Ocean Trails, L.P. (Woodland Hills, California):
A member of our firm represented the debtor in this chapter 11 case. The debtor owned and managed premium oceanfront golf course and luxury home development. After a lengthy valuation dispute with a secured lender, we facilitated confirmation of the chapter 11 plan with the support of the lender.
NVR, L.P. (Richmond, Virginia):
Representing the official committee of unsecured creditors in this case, a member of our firm facilitated the quick emergence from bankruptcy and restructuring of the company with limited impairment of stakeholder interests.
Queen Seaport Development, Inc. (Queen Mary) (Los Angeles, California):
A member of our firm represented a cruise line in connection with its rights as the subleasee of the debtor cruiseship, the sale of the debtor's assets, and the assignment of executory contracts and leases.
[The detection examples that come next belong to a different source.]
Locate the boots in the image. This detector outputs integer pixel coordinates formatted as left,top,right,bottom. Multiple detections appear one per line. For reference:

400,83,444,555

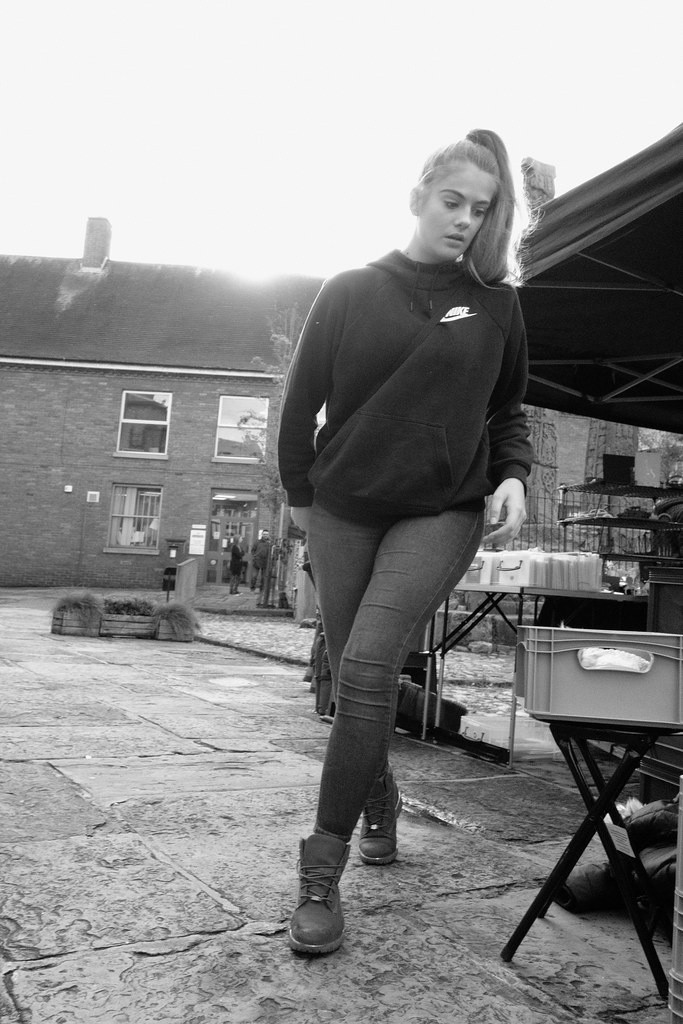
359,766,403,864
290,835,351,952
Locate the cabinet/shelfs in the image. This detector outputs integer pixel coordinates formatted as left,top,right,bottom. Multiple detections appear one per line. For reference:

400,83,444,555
636,566,683,804
560,481,683,563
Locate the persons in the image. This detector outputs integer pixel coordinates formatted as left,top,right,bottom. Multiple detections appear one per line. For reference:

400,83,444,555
230,534,246,595
275,128,537,957
251,529,274,594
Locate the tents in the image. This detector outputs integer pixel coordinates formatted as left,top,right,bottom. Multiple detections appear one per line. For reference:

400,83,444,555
415,121,683,747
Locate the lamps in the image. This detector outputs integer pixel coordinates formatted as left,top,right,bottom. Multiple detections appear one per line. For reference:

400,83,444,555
169,543,178,558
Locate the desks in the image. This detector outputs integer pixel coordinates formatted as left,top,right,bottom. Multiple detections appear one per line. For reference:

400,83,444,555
422,585,646,744
502,718,683,1001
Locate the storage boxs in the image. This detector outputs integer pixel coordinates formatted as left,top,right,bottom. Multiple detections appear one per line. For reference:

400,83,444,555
460,715,560,752
516,625,683,731
667,775,683,1024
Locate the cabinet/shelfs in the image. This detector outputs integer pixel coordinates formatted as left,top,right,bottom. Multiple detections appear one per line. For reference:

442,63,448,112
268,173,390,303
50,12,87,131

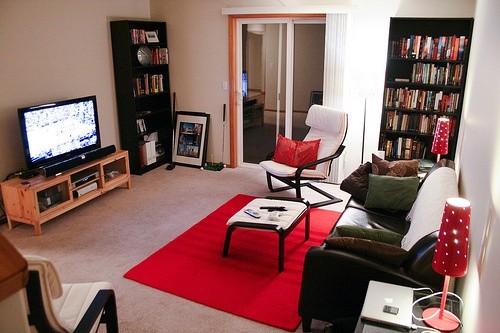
110,21,172,176
0,150,131,236
378,17,474,162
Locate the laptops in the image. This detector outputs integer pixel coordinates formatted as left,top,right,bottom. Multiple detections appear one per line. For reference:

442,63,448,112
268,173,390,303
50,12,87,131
361,281,413,332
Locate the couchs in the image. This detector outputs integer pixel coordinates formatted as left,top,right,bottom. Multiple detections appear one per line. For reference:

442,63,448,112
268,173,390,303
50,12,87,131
297,160,458,333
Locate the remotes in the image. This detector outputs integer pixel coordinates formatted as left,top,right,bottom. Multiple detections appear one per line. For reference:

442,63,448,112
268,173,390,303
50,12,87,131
244,209,261,218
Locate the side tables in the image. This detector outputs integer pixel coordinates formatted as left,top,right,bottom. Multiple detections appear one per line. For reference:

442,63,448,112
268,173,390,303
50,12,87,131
355,292,462,333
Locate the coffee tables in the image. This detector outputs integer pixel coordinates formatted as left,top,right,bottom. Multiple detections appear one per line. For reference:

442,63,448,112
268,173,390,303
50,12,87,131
223,196,311,273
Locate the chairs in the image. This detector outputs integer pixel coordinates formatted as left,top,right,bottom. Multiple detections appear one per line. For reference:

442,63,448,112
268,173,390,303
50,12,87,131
0,231,119,333
259,105,348,208
242,91,265,128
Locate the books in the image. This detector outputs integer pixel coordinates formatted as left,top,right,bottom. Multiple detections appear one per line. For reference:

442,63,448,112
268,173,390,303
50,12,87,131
380,134,426,160
131,29,159,44
385,110,456,137
395,62,464,86
391,35,469,60
151,48,168,64
137,118,146,133
133,74,163,97
384,87,459,113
Eichenbau Construction & Development LLC (Kansas City, Missouri):
A member of our firm served as counsel to the acquirer of an historic hotel in an urban development zone from the chapter 11 debtor.
Leasehold and Acquisition Restructuring:
We represented a landlord in its settlement with a tenant arising from the bankrupt estate's rejection of real property leases. We helped our client to apply its lease rejection claims as credit against the purchase price of seven properties contiguous with the leased premises. Our client paid a total of $3 million for the purchased properties, receiving credits from the estate for lease rejection damages of $1 million. Our client was then able to earn a profit of more than $20 million on the subsequent resale of many of these properties. One property alone was sold for $5 million.
Foreclosures and Workouts:
We have handled a number of foreclosures and workouts of property. These include properties with material environmental issues requiring particular expertise.